Two-Way Help. The treatment of Mary Grey-Eyes was an unusually dramatic but otherwise typical activity of a precedent-breaking project, a cooperative effort of Cornell University, the Federal Government (through PHS), private foundations, and the Navajo people themselves. All give financial support to the Field Health Research Project. Just as Eastern financiers, philanthropists and Government functionaries meet in paneled board rooms and vote money to help “the poor Indian,” so does the Navajo Tribal Council, governing body of a newly prosperous Navajo nation (see NATIONAL AFFAIRS) vote funds to help the white man. It has put up a total of $80,000 in the last seven years for the clinic’s expansion and operating costs.

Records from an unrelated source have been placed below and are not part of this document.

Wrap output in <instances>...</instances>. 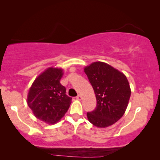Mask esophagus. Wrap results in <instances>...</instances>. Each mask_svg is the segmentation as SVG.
<instances>
[{"label":"esophagus","instance_id":"esophagus-1","mask_svg":"<svg viewBox=\"0 0 160 160\" xmlns=\"http://www.w3.org/2000/svg\"><path fill=\"white\" fill-rule=\"evenodd\" d=\"M76 99H77V100H82V96H81V95H78V96H76Z\"/></svg>","mask_w":160,"mask_h":160}]
</instances>
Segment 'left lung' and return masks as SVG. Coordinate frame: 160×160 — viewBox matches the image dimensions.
Listing matches in <instances>:
<instances>
[{
  "label": "left lung",
  "mask_w": 160,
  "mask_h": 160,
  "mask_svg": "<svg viewBox=\"0 0 160 160\" xmlns=\"http://www.w3.org/2000/svg\"><path fill=\"white\" fill-rule=\"evenodd\" d=\"M95 91L97 106L87 112L89 121L98 128L112 125L125 112L131 91L123 73L105 62H95L84 68Z\"/></svg>",
  "instance_id": "1"
}]
</instances>
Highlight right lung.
Here are the masks:
<instances>
[{"mask_svg":"<svg viewBox=\"0 0 160 160\" xmlns=\"http://www.w3.org/2000/svg\"><path fill=\"white\" fill-rule=\"evenodd\" d=\"M62 70L49 68L36 78L28 95V105L38 119L49 124L58 122L68 110L72 98L60 84Z\"/></svg>","mask_w":160,"mask_h":160,"instance_id":"add662e5","label":"right lung"}]
</instances>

Set forlornly in the middle of a barren valley between spectacular mountains, the clinic at Many Farms is housed in a single-story, barracks-type building, while the 18 staff members (six white, twelve Navajos) live in trailers with various types of additions, and in old Santa Fe railroad boxcars. Under the direction of Manhattan-based Dr. Kurt W. Deuschle of Cornell’s Department of Public Health, the project’s aim is not only day-by-day treatment of ailing Navajos. Of greater long-range importance is a study in depth of the tribe’s health needs (from a sample area of 800 sq. mi., with a population of 2,400), and how its traditional attitudes toward health can be most effectively merged with white men’s methods.
Mind & Body. Guided by staff anthropologists, the clinic accepts native Navajo medicine and medicine men—in sharp contrast with most oldtime medical missionaries, who forbade the Navajos to practice their rituals. Fortunately, the Navajos have some sound ideas about health. Health, they hold, consists in being in harmony with all one’s surroundings—human, animal, and the spirits of nature. They recognize no dichotomy between mind and body; so all their medicine is, in a sense, psychosomatic.
When Cornell physicians believe that they have cured the physical side of a Navajo’s ills, and that his remaining problems are emotional, they agree that he may find help among his own people. In effect, they are referring him to a medicine man. And as mutual understanding improves, they are delighted to find that a nidilniihi, like other native diagnosticians, is more likely to refer patients direct to the clinic, bypassing the chishiji and similar sings. The medicine men, more and more, are admitting themselves to PHS hospitals to get white man’s magic for illnesses which, they recognize, they cannot cure themselves. The Many Farms clinic itself has a dual tie with the divinities of healing: its Hippocratic directors were careful, when it was dedicated 2½ years ago, to have two Navajo medicine men conduct elaborate good-omen rituals. It looks as though the magic of both races has been effective.